▸ Extracted entries:
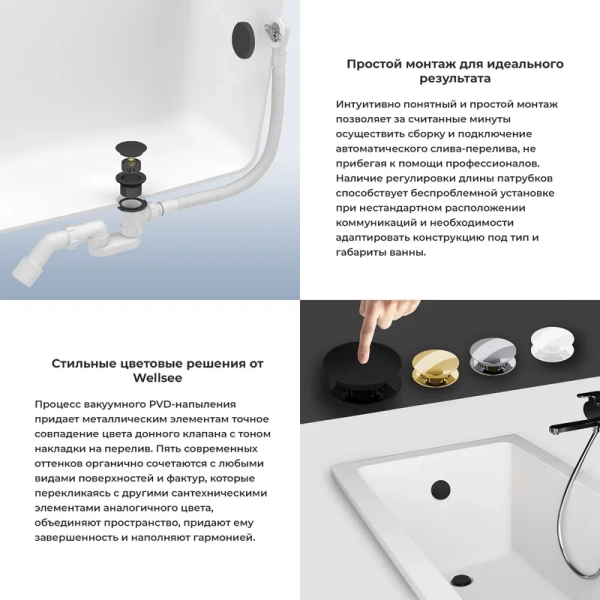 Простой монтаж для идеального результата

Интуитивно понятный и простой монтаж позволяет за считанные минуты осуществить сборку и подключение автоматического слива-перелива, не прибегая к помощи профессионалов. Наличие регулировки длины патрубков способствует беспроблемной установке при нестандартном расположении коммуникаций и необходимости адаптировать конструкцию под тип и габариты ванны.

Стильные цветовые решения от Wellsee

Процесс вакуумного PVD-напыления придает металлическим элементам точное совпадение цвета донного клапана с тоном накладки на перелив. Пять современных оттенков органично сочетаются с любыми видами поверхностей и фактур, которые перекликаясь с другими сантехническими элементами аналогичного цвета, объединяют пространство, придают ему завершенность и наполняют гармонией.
--
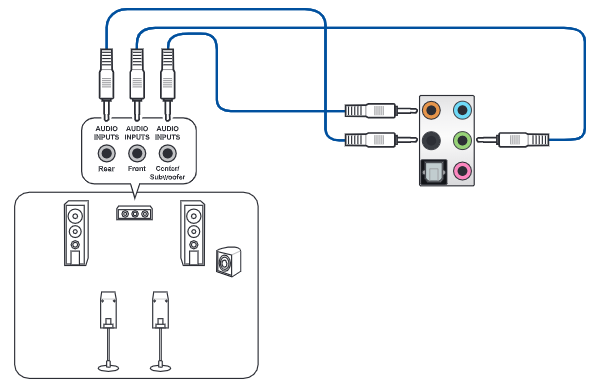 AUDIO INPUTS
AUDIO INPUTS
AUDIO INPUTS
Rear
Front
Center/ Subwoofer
==
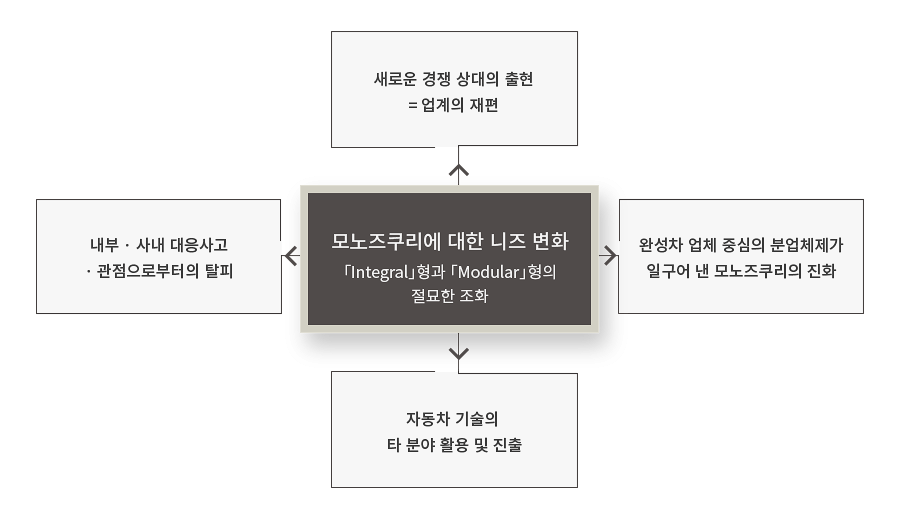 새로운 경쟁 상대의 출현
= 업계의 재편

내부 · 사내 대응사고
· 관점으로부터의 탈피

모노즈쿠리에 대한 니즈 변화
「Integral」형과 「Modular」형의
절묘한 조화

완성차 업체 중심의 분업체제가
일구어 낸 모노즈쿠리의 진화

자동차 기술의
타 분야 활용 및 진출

▸ Exercise instructions: Among the entries above, the line containing "Стильные цветовые решения от Wellsee", the line containing "Процесс вакуумного PVD-напыления", and all lines between them are to be restated word for word; nothing else belongs in the reply.

▸ Reply:
Стильные цветовые решения от Wellsee

Процесс вакуумного PVD-напыления придает металлическим элементам точное совпадение цвета донного клапана с тоном накладки на перелив. Пять современных оттенков органично сочетаются с любыми видами поверхностей и фактур, которые перекликаясь с другими сантехническими элементами аналогичного цвета, объединяют пространство, придают ему завершенность и наполняют гармонией.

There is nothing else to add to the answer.